When mixed with maize and other ingredients, soya porridge is a nutritious food supplement in the home and healthcare sector. It helps the young, old and sick restore energy and health.
Commercial production has become the new niche for local growers diversifying from traditional, low-earning crops.
Yet Malawi is not reaping the full benefits due to inappropriate farming practices that result in low yields or low quality beans.
The setbacks include the use of low quality seeds, land shortage, unpredictable rain patterns due to climate change and low adoption of recommended agricultural practices.
As a result, supply often does not meet local and international demand. Just last farming season, production fell by 0.004 percentage points to 264 372 kilogrammes (kg). It could slide further this year due to uneven rain patterns and devastating cyclones.
While soya yield globally is 4 000kg per hectare, studies show an average Malawian farmer harvests a mere 800 kg.
Another challenge is the lack of value addition.
Farmers do not have the appropriate technologies to protect their beans as compared to other cash crop chains such as tobacco and tea.
This affects pricing for local soya and opens a whole pricing conundrum for processed products that do not come cheap.
While most edible oil and feed manufacturers require soya for their factories, local farmers cannot store their harvest for a long time and opt for export markets in South Africa, Zimbabwe, Kenya, Turkey and India.
As most local soya goes offshore for value addition, local manufacturers are forced to import the vital ingredient. This exposes them to high import costs eventually passed to the consumer.
Today, the price of cooking oil, an average of K3 399.80 per litre or K17 000 per five-litre bottle, has risen beyond the reach of many Malawians. This has triggered a public outcry and an emotive debate.
This should not have been the case as the main ingredient, soya, is grown locally.
This year, the price for Malawi soya bean is estimated at $ 0.45 and $ 0.49 per kg, yet the landing cost for imported soya in 2019 was $1.41 per kg.
Internationally, this disparity could be prolonged by Russia’s invasion of Ukraine as it affects general terms of commodity trade.
Locally, it may be affected by disruptive cyclones and delayed rains which have likely reduced yields and bean quality.

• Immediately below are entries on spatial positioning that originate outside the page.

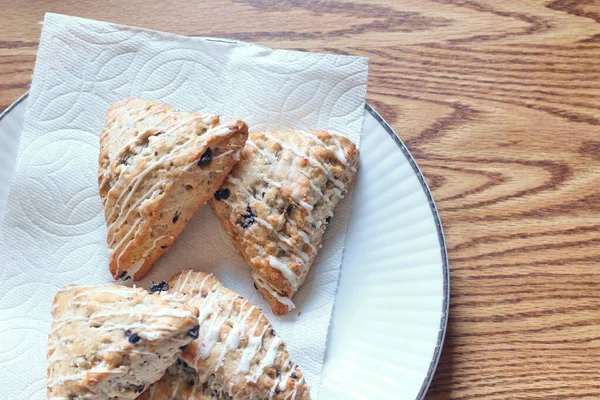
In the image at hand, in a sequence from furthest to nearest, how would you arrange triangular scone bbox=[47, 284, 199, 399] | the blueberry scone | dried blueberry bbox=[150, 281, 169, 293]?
dried blueberry bbox=[150, 281, 169, 293]
the blueberry scone
triangular scone bbox=[47, 284, 199, 399]

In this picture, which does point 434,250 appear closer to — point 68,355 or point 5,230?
point 68,355

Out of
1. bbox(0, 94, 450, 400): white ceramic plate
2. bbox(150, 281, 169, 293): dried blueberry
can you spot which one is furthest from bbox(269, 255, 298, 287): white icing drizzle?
bbox(150, 281, 169, 293): dried blueberry

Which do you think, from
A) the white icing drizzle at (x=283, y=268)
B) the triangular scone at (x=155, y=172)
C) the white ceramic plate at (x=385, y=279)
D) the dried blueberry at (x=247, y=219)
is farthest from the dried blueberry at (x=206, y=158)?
the white ceramic plate at (x=385, y=279)

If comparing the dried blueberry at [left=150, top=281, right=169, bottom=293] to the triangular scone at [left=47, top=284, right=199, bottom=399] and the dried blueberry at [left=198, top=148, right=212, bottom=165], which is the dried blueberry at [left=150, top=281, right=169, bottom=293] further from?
the dried blueberry at [left=198, top=148, right=212, bottom=165]

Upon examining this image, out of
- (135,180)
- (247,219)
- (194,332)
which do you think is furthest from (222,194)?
(194,332)

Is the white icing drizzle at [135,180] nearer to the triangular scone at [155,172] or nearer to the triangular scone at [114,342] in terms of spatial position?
the triangular scone at [155,172]

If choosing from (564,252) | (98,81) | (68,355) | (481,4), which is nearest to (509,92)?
(481,4)
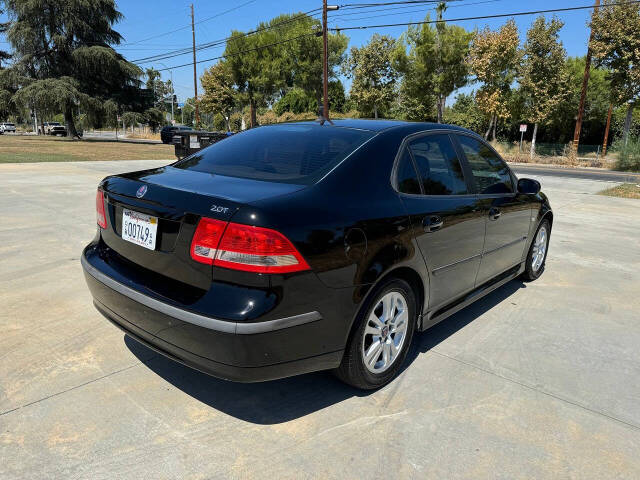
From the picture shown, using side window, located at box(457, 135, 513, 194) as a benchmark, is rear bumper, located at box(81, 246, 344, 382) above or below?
below

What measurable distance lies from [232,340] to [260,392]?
0.79m

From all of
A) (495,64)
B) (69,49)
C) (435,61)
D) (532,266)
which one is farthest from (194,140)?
(69,49)

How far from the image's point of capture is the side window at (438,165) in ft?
9.84

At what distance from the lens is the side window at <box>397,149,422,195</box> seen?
2.79 metres

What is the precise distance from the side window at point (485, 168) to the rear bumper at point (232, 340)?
6.39 feet

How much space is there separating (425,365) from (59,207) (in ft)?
22.4

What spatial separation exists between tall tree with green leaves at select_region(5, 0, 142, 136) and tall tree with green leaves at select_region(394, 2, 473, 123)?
23155 millimetres

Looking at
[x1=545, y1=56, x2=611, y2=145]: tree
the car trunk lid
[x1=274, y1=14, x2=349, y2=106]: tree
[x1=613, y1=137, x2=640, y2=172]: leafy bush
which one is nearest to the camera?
the car trunk lid

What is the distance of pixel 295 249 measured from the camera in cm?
210

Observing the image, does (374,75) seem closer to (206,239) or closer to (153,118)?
(153,118)

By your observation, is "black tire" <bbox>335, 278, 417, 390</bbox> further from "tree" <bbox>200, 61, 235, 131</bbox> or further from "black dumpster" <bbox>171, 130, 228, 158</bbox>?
"tree" <bbox>200, 61, 235, 131</bbox>

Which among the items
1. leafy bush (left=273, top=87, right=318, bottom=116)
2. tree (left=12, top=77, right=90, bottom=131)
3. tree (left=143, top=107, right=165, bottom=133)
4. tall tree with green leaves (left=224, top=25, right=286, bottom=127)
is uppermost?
tall tree with green leaves (left=224, top=25, right=286, bottom=127)

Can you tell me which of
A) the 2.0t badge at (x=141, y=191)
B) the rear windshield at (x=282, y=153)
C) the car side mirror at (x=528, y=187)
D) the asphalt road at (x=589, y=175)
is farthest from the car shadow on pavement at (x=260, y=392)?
the asphalt road at (x=589, y=175)

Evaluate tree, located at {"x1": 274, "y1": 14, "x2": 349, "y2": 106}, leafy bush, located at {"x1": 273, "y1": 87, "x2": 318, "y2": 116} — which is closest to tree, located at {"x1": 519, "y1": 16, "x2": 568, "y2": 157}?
tree, located at {"x1": 274, "y1": 14, "x2": 349, "y2": 106}
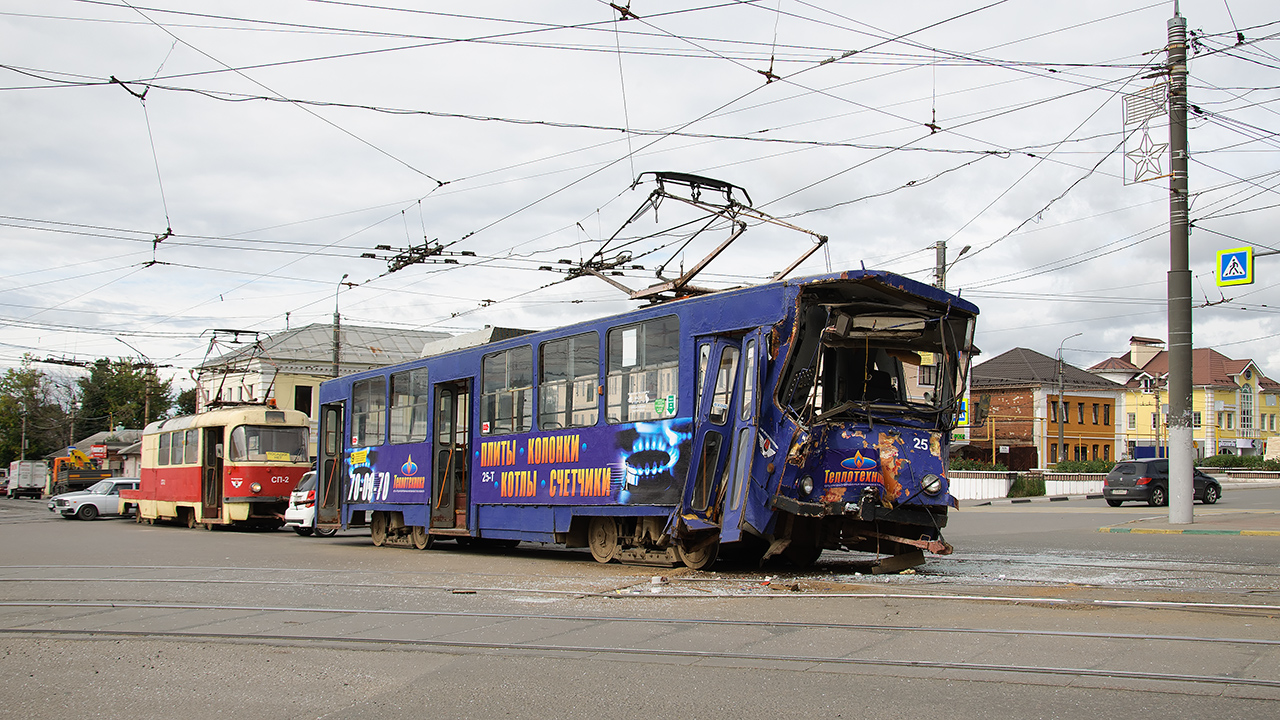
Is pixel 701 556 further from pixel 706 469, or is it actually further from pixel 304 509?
pixel 304 509

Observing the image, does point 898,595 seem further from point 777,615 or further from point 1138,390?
point 1138,390

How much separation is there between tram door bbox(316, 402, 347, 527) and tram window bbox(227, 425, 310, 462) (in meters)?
6.01

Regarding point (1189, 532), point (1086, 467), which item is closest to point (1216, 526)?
point (1189, 532)

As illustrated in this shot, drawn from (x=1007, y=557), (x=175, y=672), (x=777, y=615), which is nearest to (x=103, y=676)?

In some areas, delays in rainfall will prolong the harvest cycle.
This cocktail of issues will contribute to high prices of soya products, including cooking oil and other condiments.
Luckily, there are efforts to improve the legumes value chain, including price, warehousing and seed quality.
It is praiseworthy that agriculture development organisations are making strides to improve seed quality and substitution, agronomy and field technician services, processing and utilisation of raw soya as well as building the capacity of grower networks and increasing access to structured markets.
There are about 50 000 smallholder soya farmers in Malawi. Getting them structured and organised through cooperatives will be critical in attracting linkages to research and grower financing.
Apart from soya, a three-year project by Standard Bank plc and UN Women in the Central Region facilitated the value addition chain for groundnuts, another key ingredient in edible oil manufacturing. This partnership resulted in improved production and increased income for vulnerable women.
With a market value of $30 million, which is estimated to double, there is no doubt that.
Malawi’s soya bean industry is the next frontier in agriculture.
Given such potential, it will be critical to organise growers into proper structures to help them improve credit score and attract R&D partners.
As the soya bean industry grows, so will the need for better regulation to guide market structure, pricing, protect farmers interests and those of end users of processed products.